# Extract to read
Rahela Perisic

Rahela Perisic
Interviewer: Klara Azulaj

My name is Rahela Perisic (nee Albahari) and I was born in 1922 in Sanski
Most. My father, David Albahari, was born in 1889 in Tesanj (Bosnia) and my
mother, Luna Albahari (nee Levi), was born in 1899 in Kladanj (Bosnia).

We lived in Sanski Most in a one-story garden house. Upstairs in this house
we had a three room apartment and on the ground floor my father and his
brother had a dry goods store. Next door to us lived my father's brother
Jakob. They also had a garden house but their garden was much nicer than
ours. Jakob's wife, Rena, grew beautiful flowers and had an orchard. My
sisters, brother and I liked to stay at their house and play with their
children. My father and his brother Jakob, two brothers, married two
sisters, my mother and her sister Rena. Thus we lived liked one family.

A great number of Jews lived in Sanski Most. They had many professions
among them: merchants, craftspeople, pharmacists, lawyers, etc. All in all
it was a beautiful Jewish community, one that knew how to get along and was
always ready to jump in and help someone when it was needed. There was a
temple. It was an old modest building where all the Jews of Sanski Most
gathered and marked their holidays.

My father and uncle's business did not go well and they decided to leave
Sanski Most. My family went 12 kilometers away from Sanski Most to a place
called Lusci Palanka. My uncle and his family went to Sarajevo.

We were the only Jewish family in Lusci Palanka. My father, who was a very
sociable man, made a lot of friends quickly. Soon after our arrival he also
established the first library and reading room and a group of mandolin
players. My mother was well received by the other women and she was always
willing to help the other women especially when it came to advise about
running a household and taking care of children.

In Lusci Palanka my sisters and I went to elementary school. Since Lusci
Palanka did not have a temple we went to Sanski Most for Rosh Hashanah,
Sukkot and sometimes for Pesach. While there we stayed with our relative
Avram Atijas and his wife Mazalta. For us children Chanukah was the best.
I loved to light the candles. I remember before Pesach my mother would take
all the dishes to the garden where she cleaned each plate. She also had a
special trunk with dishes only for Pesach. Regardless of the fact that
there was no temple in Luka Palanka my family always washed before the
Shabbat and wore nice clothes. My father wore a dress suit as if he had
come back from temple. Then he would read a prayer and after dinner we
would go for a walk.

We did not stay in Luka Palanka for long. My father had to move because his
business was not going well. This was not an industrialized environment in
fact it was exclusively an agricultural region. In 1930 we moved to Drvar.
Drvar was an industrialized town rich in wood. There was a cellulose
factory and a big sawmill. The Grmec mountain was exploited by the sawmill
and many people were employed in this industry. Unfortunately, we found
that we were once again the only Jewish family. My father found a very good
space for our future shop and very quickly the seeds of his and my mother's
work began to appear. As very social people, they quickly had a steady
clientele and my father was able to buy many shares and we had a solid

When we finished elementary school my sisters, Flora, Judita and I
continued our schooling in Banja Luka because there was no secondary school
in Drvar. We lived with our aunt Rena and her husband Jakob who had
relocated from Sarajevo to Banja Luka. My uncle's business did not go well
and his family lived very modestly. My father helped him a lot.

# Recorded information

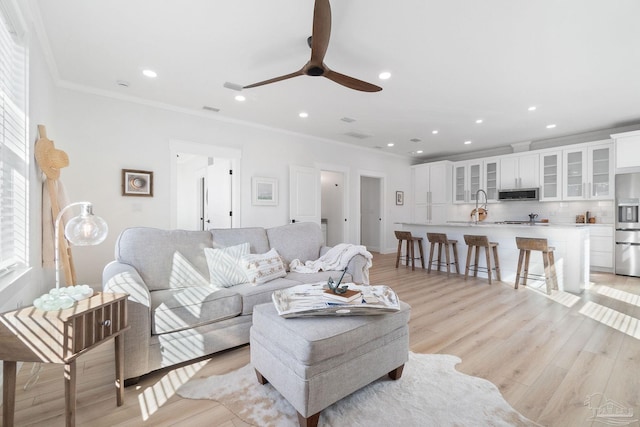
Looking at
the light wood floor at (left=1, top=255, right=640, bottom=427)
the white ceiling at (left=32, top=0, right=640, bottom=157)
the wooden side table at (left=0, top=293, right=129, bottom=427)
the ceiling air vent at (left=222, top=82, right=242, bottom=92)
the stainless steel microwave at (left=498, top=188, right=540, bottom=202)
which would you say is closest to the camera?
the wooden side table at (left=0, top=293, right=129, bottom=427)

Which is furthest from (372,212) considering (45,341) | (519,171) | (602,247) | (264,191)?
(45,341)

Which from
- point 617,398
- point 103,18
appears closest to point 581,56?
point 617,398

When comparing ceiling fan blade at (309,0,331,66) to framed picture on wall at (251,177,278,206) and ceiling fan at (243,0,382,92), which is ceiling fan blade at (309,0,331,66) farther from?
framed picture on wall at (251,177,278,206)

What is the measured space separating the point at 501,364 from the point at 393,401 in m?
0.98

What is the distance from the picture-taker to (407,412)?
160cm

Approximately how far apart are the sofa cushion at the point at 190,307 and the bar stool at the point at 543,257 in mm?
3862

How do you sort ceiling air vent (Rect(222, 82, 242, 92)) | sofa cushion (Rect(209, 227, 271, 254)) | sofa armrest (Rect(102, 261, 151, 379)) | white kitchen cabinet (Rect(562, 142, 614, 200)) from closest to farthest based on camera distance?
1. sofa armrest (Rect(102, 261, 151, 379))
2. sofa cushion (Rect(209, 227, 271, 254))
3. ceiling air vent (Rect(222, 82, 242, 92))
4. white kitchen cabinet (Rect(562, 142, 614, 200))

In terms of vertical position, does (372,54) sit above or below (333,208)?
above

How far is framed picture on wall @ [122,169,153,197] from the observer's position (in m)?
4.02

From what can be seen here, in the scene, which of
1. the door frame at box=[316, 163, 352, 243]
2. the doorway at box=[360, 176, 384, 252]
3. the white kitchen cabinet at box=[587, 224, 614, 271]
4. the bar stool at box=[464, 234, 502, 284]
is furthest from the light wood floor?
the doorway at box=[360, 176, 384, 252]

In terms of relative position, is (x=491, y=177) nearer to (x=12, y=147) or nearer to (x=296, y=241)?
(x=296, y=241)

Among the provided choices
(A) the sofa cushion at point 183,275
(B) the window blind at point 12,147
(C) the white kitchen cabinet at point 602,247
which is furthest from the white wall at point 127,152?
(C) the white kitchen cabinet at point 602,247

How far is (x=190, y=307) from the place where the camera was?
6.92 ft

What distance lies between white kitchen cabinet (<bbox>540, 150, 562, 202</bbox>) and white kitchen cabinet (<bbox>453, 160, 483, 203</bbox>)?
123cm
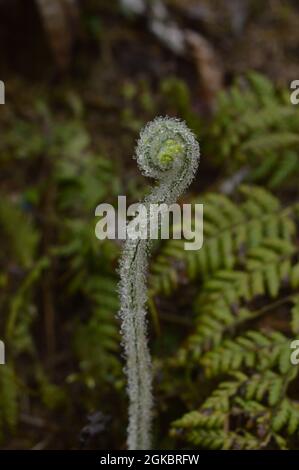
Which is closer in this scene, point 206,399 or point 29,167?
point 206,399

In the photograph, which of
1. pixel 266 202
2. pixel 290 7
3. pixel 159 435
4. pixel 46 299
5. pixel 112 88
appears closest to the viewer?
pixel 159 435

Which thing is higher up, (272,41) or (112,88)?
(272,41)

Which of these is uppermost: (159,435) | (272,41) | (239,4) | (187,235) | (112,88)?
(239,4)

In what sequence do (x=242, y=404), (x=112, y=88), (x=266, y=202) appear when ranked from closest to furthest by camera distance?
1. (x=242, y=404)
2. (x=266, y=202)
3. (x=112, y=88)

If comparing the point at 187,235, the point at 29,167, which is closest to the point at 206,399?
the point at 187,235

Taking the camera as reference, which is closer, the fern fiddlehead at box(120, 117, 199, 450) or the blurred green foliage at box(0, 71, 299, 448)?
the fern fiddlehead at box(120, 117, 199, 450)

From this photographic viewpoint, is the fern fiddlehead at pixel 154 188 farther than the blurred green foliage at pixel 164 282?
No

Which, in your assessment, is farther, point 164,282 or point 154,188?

# Required tasks
1. In the Rahela Perisic interview, copy the words word for word, starting at "A great number" and ending after "went to Sarajevo.".
2. According to the Rahela Perisic interview, in what year did the family move to Drvar?
3. Translate this sentence from the Rahela Perisic interview into Spanish: "My father wore a dress suit as if he had come back from temple."

# Answers by item number
1.
A great number of Jews lived in Sanski Most. They had many professions
among them: merchants, craftspeople, pharmacists, lawyers, etc. All in all
it was a beautiful Jewish community, one that knew how to get along and was
always ready to jump in and help someone when it was needed. There was a
temple. It was an old modest building where all the Jews of Sanski Most
gathered and marked their holidays.

My father and uncle's business did not go well and they decided to leave
Sanski Most. My family went 12 kilometers away from Sanski Most to a place
called Lusci Palanka. My uncle and his family went to Sarajevo.

2. 1930

3. Mi padre llevaba un traje de gala como si hubiera vuelto del templo.